There was nothing else to do but lay there and think. He thought about a few different things, but mostly about his father, and how he had definitely never been stuck in a hospital with a crumbling Soviet exterior and bright, clean, brand new interior. How he'd never had a wedge shaved impersonally out of his immaculate hair, and a row of neat, black stitches like a column of marching ants put in its place.

He used to dwell on the idea that Wesker had gotten all the luck. Now he was beginning to think that maybe he had gotten none of it.

Jake couldn't decide if that little revelation was genuine progress or just sour grapes. Or maybe it was just a bit of rhetorical nonsense born out of feeling cooped up and bored with no one to talk to. All at once, with no real build up at all, he realized he missed Sherry awfully.

It had been half a year since he had last seen her, and almost that long since he had really given the time they'd spent together much thought. It had only been a few days cumulatively, and with everything that had been going on it wasn't as if they'd had much time to get to know each other. Still, Jake felt that he understood her on an intimate level, the same way he might flip on the radio and hear a song and feel that the singer knew him perfectly, without ever even knowing his name.

Jake liked to imagine that she was on vacation somewhere warm. Somewhere with a beach, maybe on the Mediterranean, where the girls sunbathed topless. Not that Sherry would do anything like that, but she might think about it. She only wore one-piece bathing suits, Jake decided. Modest, but not too covered up. She always wore sunscreen, putting it on every six hours like clockwork. She spread out a big towel on the sand and read a book by the ocean, totally absorbed in the story, her expression shifting unconsciously with each twist in the narrative.

He got so wrapped up thinking about it that when Sherry actually did show up at his bedside on the gray and dismal morning of his fourth day in the hospital, Jake was momentarily baffled as to how she managed to be in two places at once.

"Long time no see," Sherry said. She smiled shyly, as if to apologize for intruding.

Jake was still trying to get his shit together. He sat up in bed, running his palms over his clothes in a vain attempt to smooth out the wrinkles. The dingy hospital sheets made him feel self-conscious so he pushed them off. Then, feeling exposed, he pulled them back.

"Is something wrong?" It wasn't what he had wanted to say, but it was what came out.

Sherry's mouth contracted into a frown. She looked great, Jake decided, but a little pale. There hadn't been any Mediterranean beach in her recent past. If the shadows under her eyes were any indication, she'd been soaking up the glow from a computer monitor instead of the sun.

"What do you mean?" she said quietly.

"Don't get me wrong," Jake said. "It's nice to see you and everything. But the last time you showed up out of nowhere it was because the world was going to hell."

"No, it's nothing like that." She was blushing, but so far she seemed unaware of that fact. "One of our agents filed a report about what happened to you. I came to see if you need anything?"

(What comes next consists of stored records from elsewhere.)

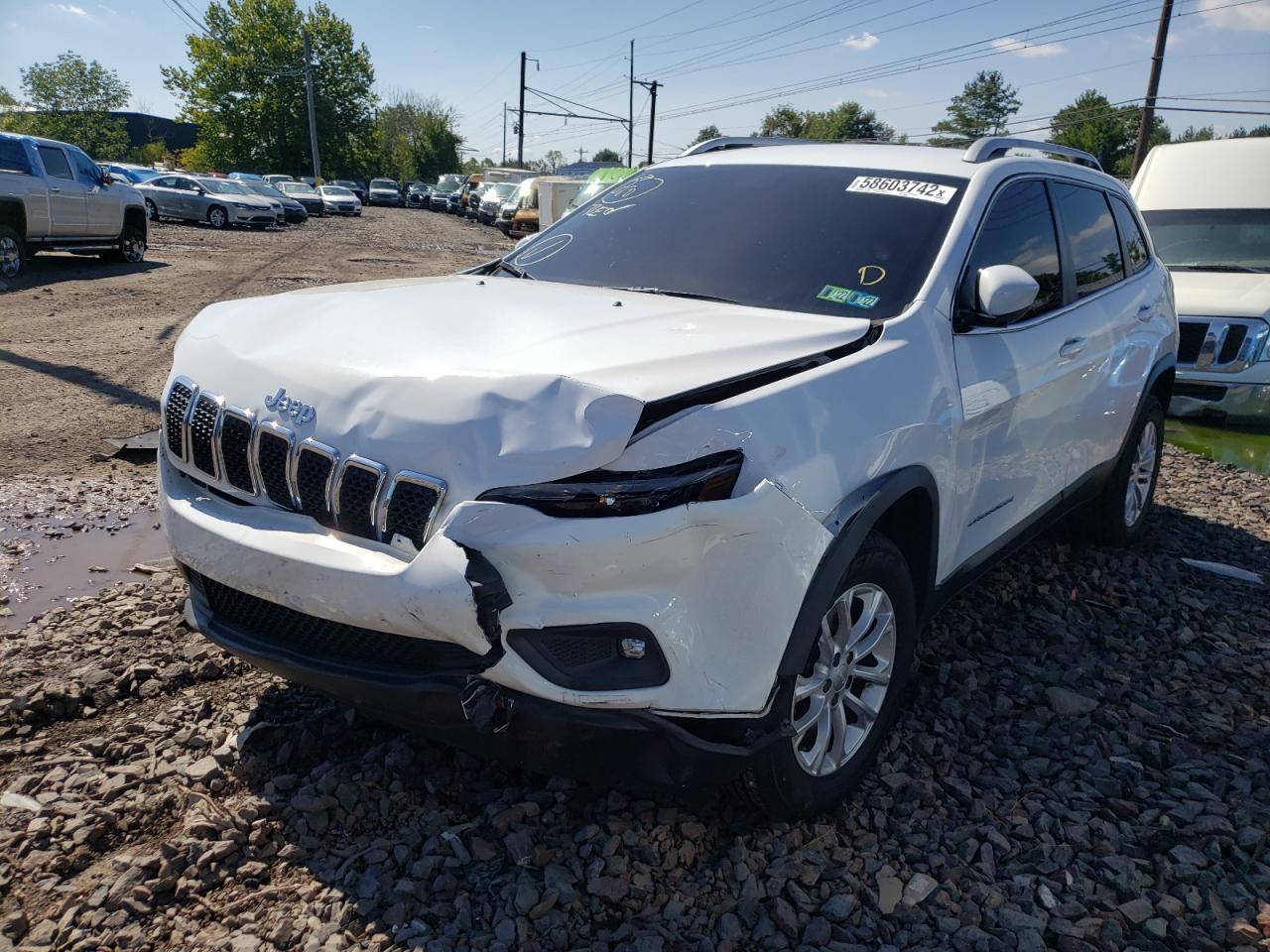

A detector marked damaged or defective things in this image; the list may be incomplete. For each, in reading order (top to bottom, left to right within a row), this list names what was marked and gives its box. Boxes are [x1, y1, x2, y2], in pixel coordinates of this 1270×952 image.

crumpled hood [174, 274, 869, 498]
damaged white jeep cherokee [161, 136, 1183, 817]
crumpled hood [1175, 270, 1270, 321]
crushed front bumper [187, 575, 786, 793]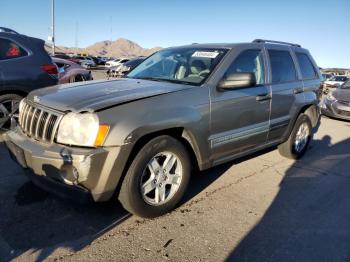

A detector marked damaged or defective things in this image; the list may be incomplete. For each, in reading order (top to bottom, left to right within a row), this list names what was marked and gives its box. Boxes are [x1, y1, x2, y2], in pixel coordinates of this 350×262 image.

cracked headlight [57, 113, 109, 147]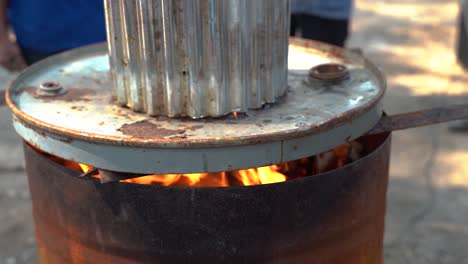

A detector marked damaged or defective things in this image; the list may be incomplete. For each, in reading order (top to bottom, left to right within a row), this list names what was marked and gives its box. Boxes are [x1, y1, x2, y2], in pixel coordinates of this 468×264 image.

rusty burn barrel [22, 133, 392, 262]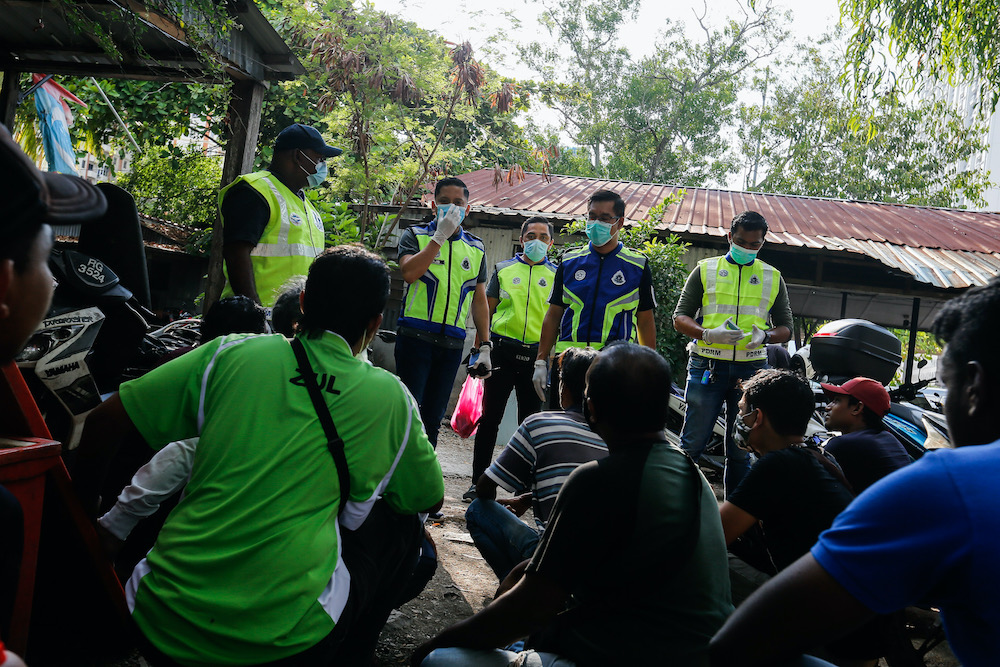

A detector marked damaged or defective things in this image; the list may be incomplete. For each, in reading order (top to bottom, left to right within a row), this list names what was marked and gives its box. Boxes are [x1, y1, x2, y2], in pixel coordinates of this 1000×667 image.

rusty corrugated metal roof [442, 168, 1000, 288]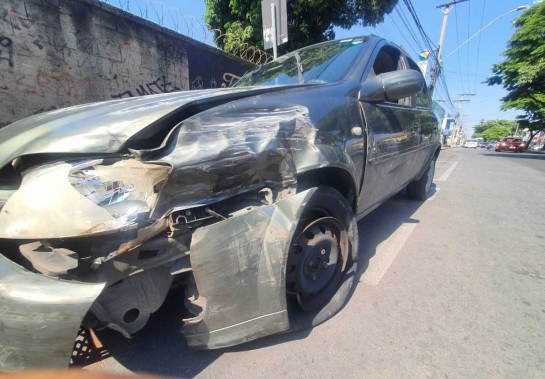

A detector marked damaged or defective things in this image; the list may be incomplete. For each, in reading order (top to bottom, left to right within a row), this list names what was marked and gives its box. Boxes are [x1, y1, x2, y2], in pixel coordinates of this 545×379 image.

detached front bumper [0, 254, 104, 372]
crumpled car hood [0, 86, 288, 171]
damaged car [0, 36, 438, 372]
dented car body [0, 36, 440, 372]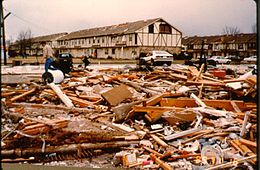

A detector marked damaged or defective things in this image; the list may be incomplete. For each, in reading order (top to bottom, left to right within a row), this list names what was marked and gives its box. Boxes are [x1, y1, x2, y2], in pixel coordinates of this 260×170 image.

damaged roof [58, 17, 166, 40]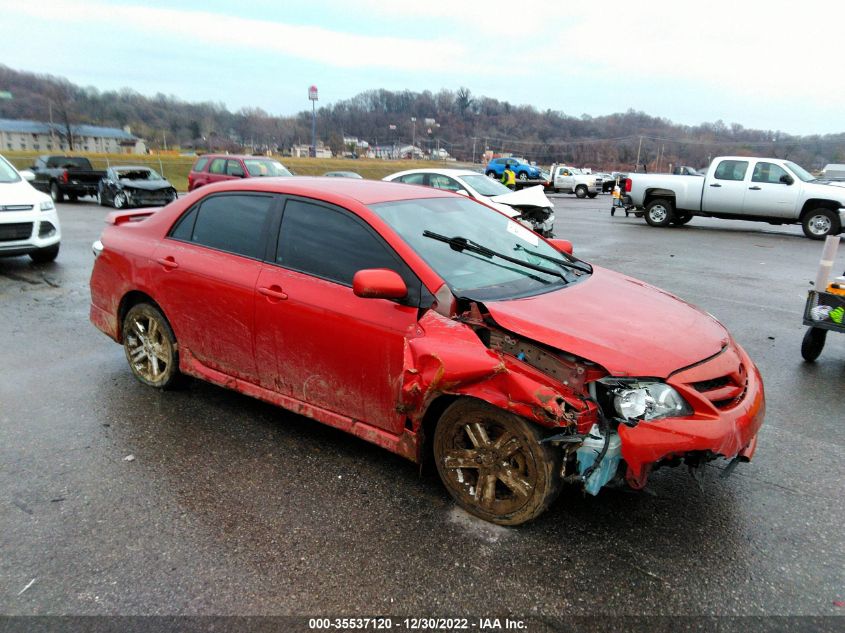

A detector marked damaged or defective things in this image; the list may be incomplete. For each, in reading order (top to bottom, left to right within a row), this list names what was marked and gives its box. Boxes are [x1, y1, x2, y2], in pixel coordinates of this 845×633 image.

bent hood [488, 185, 552, 210]
damaged red toyota corolla [89, 177, 760, 524]
bent hood [484, 266, 728, 378]
cracked headlight [604, 380, 688, 420]
crushed front bumper [616, 344, 760, 476]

Jake dipped his head, trying to catch her eye, but she seemed pretty intent on avoiding his gaze. It was a little unsettling. "In a professional capacity?" he said.

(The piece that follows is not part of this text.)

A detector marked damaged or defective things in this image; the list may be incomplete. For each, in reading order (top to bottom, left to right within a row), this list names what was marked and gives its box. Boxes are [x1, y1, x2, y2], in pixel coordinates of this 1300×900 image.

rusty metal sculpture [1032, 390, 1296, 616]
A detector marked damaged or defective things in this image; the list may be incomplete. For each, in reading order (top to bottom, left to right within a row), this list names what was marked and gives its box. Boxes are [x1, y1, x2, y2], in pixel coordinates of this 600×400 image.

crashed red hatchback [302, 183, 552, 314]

"Not completely." Sherry's blush deepened, and all at once she seemed to realize it was there. Her hand flew up to the bridge of her nose, scrubbing at the pink skin.

"Fine," Jake said. "So it's not Return of the Living Dead. That's good. But something sure has you all worked up."

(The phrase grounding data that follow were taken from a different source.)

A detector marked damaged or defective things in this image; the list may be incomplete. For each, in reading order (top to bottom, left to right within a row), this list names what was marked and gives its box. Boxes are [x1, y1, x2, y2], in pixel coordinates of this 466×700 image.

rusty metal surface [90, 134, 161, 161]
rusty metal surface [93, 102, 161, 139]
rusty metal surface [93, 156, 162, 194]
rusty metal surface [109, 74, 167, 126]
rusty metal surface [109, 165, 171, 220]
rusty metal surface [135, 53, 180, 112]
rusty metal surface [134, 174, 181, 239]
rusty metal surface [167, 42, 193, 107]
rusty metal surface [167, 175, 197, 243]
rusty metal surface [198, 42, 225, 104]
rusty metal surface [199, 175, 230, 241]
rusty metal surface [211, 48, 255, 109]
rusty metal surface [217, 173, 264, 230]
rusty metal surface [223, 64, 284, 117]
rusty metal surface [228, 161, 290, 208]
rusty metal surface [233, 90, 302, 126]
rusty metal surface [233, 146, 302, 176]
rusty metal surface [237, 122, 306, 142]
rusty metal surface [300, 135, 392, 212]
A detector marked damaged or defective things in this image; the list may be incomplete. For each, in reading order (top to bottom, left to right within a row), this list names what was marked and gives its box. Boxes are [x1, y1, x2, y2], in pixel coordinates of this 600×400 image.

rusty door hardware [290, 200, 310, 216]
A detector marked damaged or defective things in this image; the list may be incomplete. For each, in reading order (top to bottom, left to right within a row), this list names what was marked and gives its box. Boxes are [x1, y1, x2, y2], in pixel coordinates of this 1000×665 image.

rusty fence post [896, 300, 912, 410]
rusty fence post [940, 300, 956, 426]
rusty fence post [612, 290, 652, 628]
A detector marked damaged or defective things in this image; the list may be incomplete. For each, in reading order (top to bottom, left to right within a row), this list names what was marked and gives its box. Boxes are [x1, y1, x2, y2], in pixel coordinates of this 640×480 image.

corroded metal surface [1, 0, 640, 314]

All at once, she dropped her hand back to her side. Then she lifted her eyes and looked right at him. The blush was still there, but she didn't look timid anymore. "I'm not ready to talk about that yet," she said firmly. "Not here."

"You have somewhere else in mind?"

"Back home," Sherry said. She unclasped her black pocketbook and took out a neat, sealed envelope. "I have your plane ticket here. The visa is taken care of, too. I had to pull a few strings, but it helps if you know the right people."